#### Brief 1:
Duplicate the restaurant guide from "The burger and" up to and including "for gastro-curious Mormons.".
#### Brief 2:
Does the restaurant guide support each statement? (a) Nook is a 25-seat restaurant. (b) The Hungarian goulash at Nook is served over rice. (c) "The Book of Mormon" is opening in London. Answer yes or no and quote the deciding words.

— BEGIN Excerpt provided —

Where Would Jesus Eat?

Would you like fries with that host?

With “The Book of Mormon” by South Park creators Trey Parker and Matt Stone opening on Broadway this week, New York City is about to be overrun by a bizarre and mysterious phenomenon with which few urban dwellers are familiar. No, not LSD. It’s the elders of The Church of Jesus Christ of Latter-day Saints a.k.a. LDS.

Now, being the strapping, young churchgoers that they are – and with a bevy of wives and gaggle (or is it pride?) of children to feed – the question of where to find sustenance in the neighborhood nearest the theater district, the ominously named “Hell’s Kitchen,” presents Mormons with a moral dilemma of Biblical proportions.

"No, Jesus! Don't eat there!"

But have no fear ye descendants of Joseph Smith and Brigham Young, the Couchsurfing Cook is hereth to provideth ye with wholesome restaurant recommendations sure to solveth that most pressingest of religious conundrums:

“Where would Jesus eat?”

Nook Restaurant

Nook, an intimate, 25-seat restaurant is perfect for the secretly gay Mormon who feels naturally comfortable in closet-size settings.

But Mormons of any sexual orientation should feel quickly at home with dishes that hew to traditional American fare, while offering flair-worthy presentations that offer a playful nod to potentially gay diners; a touch that will likely be noticed by only the most discerning or paranoid Mormon elder.

The burger and fresh-off-the-farm-boy salads are standouts, while the hearty Hungarian goulash, served over plain-jane egg noodles, is the perfect “transition” dish for gastro-curious Mormons.

— END Excerpt provided —
— BEGIN Records shown —

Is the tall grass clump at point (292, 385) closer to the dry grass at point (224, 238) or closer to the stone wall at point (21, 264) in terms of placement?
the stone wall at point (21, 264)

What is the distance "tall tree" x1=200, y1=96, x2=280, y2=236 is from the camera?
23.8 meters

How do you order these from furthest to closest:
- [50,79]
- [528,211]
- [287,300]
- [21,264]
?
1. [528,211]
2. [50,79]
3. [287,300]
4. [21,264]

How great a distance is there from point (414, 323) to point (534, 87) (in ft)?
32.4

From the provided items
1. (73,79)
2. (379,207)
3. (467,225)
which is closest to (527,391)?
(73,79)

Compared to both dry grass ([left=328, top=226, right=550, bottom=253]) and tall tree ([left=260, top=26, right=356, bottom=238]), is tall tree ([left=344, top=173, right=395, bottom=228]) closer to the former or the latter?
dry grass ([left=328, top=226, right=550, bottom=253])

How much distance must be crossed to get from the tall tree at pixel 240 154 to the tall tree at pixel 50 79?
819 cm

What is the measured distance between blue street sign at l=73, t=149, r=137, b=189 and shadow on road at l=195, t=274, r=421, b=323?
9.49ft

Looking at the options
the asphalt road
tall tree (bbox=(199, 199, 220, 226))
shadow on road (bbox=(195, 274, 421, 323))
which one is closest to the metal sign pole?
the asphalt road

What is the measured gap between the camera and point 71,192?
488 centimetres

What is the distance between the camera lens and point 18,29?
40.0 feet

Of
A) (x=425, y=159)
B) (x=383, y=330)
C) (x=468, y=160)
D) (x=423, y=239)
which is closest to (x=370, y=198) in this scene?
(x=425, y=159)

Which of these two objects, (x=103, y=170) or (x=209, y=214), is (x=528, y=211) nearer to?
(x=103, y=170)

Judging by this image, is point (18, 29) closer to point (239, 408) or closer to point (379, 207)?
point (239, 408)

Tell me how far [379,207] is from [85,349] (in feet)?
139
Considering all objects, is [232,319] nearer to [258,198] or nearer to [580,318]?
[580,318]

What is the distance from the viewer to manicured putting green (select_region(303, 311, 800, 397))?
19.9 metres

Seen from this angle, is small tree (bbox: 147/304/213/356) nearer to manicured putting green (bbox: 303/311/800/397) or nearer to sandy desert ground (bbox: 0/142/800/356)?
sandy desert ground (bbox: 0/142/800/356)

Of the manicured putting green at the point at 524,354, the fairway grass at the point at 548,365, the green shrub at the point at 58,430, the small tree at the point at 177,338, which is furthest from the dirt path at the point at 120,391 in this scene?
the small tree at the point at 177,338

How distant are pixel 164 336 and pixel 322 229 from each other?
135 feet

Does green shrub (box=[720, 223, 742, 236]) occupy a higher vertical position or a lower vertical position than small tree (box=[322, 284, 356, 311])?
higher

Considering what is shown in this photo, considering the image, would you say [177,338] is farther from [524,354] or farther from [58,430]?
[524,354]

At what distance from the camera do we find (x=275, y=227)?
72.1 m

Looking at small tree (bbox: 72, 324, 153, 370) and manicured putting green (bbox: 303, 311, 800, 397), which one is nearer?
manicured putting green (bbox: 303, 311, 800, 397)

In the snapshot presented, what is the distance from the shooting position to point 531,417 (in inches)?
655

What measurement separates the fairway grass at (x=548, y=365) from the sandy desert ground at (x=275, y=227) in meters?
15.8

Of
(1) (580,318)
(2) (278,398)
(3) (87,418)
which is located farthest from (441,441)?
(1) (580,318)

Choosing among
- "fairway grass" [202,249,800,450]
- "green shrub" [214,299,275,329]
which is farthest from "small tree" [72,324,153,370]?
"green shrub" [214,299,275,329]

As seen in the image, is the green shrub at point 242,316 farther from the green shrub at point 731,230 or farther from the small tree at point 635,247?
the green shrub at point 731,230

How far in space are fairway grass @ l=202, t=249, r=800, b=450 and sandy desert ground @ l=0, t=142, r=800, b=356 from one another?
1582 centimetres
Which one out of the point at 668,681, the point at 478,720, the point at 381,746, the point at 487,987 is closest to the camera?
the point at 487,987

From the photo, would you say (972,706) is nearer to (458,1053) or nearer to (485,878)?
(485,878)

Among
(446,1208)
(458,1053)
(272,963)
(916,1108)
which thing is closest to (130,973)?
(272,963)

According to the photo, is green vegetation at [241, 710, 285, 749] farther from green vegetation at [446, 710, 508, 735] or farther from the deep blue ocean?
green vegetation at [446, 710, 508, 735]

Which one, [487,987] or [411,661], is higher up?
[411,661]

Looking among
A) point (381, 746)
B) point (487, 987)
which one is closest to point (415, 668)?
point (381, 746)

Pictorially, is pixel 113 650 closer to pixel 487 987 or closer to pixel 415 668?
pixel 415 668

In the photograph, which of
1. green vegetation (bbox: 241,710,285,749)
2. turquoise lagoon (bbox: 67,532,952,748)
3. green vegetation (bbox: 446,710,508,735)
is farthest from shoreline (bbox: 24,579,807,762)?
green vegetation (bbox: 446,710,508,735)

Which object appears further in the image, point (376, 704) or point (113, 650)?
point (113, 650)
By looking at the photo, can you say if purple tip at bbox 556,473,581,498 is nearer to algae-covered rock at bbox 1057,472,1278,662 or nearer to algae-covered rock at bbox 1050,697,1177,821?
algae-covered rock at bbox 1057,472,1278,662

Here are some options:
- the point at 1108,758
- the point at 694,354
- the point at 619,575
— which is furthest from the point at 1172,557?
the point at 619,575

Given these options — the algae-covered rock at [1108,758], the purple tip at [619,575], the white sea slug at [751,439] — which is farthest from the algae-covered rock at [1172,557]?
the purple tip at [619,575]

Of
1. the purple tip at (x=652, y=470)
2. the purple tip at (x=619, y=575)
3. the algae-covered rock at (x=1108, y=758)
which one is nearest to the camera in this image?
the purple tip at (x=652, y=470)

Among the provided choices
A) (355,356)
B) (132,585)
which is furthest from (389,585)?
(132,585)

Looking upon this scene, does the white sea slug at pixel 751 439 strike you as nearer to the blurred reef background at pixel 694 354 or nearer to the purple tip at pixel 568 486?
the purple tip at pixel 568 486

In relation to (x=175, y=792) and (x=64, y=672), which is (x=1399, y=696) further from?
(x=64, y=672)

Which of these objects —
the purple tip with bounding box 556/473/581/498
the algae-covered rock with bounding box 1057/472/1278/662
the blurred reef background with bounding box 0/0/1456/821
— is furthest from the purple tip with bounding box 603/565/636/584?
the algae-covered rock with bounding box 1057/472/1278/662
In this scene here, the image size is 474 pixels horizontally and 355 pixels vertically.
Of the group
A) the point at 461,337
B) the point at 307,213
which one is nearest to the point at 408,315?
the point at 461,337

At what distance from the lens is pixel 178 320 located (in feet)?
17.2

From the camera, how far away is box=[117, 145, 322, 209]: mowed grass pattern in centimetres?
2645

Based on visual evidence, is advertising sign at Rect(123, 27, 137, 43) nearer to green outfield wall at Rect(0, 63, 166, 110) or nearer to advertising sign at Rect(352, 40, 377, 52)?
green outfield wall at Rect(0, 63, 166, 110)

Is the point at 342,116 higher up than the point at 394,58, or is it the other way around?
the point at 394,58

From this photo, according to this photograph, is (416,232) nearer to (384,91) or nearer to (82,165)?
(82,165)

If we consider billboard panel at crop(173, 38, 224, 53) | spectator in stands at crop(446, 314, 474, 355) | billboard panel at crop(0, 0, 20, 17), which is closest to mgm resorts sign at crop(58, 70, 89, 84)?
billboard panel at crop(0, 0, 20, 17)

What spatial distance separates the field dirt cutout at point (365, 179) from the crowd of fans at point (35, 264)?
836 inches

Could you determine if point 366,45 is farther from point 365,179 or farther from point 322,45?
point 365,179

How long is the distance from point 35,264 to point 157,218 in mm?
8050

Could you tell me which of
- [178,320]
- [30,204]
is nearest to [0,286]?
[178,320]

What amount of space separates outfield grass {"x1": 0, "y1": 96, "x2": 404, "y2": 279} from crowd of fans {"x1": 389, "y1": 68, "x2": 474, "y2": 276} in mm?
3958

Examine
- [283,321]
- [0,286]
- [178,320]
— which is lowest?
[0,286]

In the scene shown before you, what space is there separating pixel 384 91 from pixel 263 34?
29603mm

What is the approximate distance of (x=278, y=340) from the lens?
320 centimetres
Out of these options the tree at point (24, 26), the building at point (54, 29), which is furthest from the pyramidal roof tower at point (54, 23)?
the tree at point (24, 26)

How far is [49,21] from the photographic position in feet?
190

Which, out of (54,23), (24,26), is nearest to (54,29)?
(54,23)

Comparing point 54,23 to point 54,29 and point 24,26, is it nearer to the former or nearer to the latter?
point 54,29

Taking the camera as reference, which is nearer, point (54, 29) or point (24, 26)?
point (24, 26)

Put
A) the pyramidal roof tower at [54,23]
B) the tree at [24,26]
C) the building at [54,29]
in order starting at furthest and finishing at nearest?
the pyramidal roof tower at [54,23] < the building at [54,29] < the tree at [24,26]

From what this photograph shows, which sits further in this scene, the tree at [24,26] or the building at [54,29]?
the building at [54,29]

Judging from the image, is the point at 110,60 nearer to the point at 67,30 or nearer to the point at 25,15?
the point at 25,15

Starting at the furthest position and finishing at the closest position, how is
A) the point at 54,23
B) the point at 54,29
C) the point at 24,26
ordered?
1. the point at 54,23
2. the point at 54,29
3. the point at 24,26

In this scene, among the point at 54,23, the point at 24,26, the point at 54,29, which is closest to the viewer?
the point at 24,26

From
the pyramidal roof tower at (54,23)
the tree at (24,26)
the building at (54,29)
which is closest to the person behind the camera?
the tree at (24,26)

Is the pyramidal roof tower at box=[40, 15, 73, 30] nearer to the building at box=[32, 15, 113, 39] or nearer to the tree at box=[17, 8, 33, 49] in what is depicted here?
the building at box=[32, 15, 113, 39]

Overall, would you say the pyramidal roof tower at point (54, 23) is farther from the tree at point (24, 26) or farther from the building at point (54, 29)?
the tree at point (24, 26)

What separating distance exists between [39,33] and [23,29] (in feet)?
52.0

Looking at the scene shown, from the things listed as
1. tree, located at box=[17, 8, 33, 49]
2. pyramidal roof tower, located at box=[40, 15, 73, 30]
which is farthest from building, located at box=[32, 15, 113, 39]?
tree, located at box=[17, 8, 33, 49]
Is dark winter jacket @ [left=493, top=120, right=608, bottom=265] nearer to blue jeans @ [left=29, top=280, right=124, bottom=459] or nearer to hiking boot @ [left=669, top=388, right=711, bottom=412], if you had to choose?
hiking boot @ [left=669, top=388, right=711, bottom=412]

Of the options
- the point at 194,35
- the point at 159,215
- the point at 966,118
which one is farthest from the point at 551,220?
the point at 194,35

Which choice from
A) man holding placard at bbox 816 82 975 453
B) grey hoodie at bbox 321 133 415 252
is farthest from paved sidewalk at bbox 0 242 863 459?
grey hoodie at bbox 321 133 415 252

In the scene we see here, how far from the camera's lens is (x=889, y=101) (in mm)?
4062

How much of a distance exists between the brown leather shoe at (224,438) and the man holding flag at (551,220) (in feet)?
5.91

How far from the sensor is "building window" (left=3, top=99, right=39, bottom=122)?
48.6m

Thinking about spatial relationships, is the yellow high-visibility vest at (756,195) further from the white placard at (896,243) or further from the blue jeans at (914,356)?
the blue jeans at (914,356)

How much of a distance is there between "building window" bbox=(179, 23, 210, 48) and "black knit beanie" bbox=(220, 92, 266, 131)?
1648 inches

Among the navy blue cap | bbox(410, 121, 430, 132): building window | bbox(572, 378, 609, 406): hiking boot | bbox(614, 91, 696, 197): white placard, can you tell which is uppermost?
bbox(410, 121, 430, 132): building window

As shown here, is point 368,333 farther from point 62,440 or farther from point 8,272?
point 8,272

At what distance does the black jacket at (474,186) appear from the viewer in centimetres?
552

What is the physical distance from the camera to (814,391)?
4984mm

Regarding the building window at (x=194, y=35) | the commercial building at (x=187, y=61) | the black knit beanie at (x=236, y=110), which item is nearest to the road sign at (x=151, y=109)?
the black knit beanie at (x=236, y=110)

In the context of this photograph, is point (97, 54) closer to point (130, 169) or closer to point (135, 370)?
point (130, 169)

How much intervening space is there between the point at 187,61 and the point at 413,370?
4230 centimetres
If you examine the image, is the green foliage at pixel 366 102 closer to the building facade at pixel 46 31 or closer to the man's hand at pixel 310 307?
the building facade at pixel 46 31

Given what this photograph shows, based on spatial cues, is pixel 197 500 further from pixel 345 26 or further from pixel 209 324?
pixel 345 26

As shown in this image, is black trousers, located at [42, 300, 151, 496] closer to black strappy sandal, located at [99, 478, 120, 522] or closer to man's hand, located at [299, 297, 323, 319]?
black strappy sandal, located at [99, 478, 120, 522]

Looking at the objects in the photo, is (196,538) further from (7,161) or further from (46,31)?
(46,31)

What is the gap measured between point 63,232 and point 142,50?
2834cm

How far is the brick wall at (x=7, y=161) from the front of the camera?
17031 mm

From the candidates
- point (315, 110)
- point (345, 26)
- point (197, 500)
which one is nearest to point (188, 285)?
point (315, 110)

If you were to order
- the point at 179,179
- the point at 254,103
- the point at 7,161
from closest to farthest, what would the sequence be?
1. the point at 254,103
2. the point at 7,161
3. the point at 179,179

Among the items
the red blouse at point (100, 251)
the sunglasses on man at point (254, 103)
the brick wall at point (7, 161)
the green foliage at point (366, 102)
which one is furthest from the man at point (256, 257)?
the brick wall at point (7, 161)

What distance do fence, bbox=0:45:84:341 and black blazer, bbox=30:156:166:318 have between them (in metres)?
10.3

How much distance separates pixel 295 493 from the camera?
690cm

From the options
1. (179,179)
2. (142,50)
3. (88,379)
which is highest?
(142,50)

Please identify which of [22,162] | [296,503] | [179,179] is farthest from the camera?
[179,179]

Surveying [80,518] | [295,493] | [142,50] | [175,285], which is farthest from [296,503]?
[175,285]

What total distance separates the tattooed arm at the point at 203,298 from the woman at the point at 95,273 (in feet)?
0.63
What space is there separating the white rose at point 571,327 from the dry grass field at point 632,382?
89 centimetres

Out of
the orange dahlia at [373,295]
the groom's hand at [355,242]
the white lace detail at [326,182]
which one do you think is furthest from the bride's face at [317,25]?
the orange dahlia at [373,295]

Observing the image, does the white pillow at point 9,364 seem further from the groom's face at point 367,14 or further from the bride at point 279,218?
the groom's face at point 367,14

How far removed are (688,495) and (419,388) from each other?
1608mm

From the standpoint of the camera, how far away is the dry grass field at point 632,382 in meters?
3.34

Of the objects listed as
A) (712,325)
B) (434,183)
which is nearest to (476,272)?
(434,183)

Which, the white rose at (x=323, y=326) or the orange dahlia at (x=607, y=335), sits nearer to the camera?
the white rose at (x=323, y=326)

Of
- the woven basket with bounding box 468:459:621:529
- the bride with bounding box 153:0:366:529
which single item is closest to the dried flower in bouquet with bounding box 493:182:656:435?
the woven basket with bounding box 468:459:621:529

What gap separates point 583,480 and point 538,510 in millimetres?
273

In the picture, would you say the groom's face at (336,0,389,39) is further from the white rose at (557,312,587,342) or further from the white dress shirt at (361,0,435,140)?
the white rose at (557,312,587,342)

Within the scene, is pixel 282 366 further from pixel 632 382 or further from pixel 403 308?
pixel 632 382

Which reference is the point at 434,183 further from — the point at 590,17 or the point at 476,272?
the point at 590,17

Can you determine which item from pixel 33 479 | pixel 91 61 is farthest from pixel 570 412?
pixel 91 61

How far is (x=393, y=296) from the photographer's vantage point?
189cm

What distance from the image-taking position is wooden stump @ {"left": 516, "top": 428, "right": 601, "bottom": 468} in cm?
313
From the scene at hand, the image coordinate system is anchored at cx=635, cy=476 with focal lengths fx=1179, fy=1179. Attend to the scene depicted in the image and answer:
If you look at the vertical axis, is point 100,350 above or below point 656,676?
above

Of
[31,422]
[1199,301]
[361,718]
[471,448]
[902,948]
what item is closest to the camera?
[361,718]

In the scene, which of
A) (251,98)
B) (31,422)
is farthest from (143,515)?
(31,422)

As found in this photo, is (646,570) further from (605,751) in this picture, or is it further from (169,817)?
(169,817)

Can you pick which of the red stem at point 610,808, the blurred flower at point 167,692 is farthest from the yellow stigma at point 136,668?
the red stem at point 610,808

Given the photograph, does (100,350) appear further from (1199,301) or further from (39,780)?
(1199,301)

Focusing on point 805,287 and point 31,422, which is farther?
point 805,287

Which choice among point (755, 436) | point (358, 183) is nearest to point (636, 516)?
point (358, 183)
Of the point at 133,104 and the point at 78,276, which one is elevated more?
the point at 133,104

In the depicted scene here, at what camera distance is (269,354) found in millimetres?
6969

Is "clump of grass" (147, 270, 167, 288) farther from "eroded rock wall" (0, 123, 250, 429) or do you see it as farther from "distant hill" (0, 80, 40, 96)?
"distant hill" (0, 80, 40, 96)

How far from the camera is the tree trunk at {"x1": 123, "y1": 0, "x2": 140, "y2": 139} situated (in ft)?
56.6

— END Records shown —

#### Task solution 1:
The burger and fresh-off-the-farm-boy salads are standouts, while the hearty Hungarian goulash, served over plain-jane egg noodles, is the perfect “transition” dish for gastro-curious Mormons.

#### Task solution 2:
(a) Yes: "Nook, an intimate, 25-seat restaurant"
(b) No: "the hearty Hungarian goulash, served over plain-jane egg noodles"
(c) No: "opening on Broadway this week"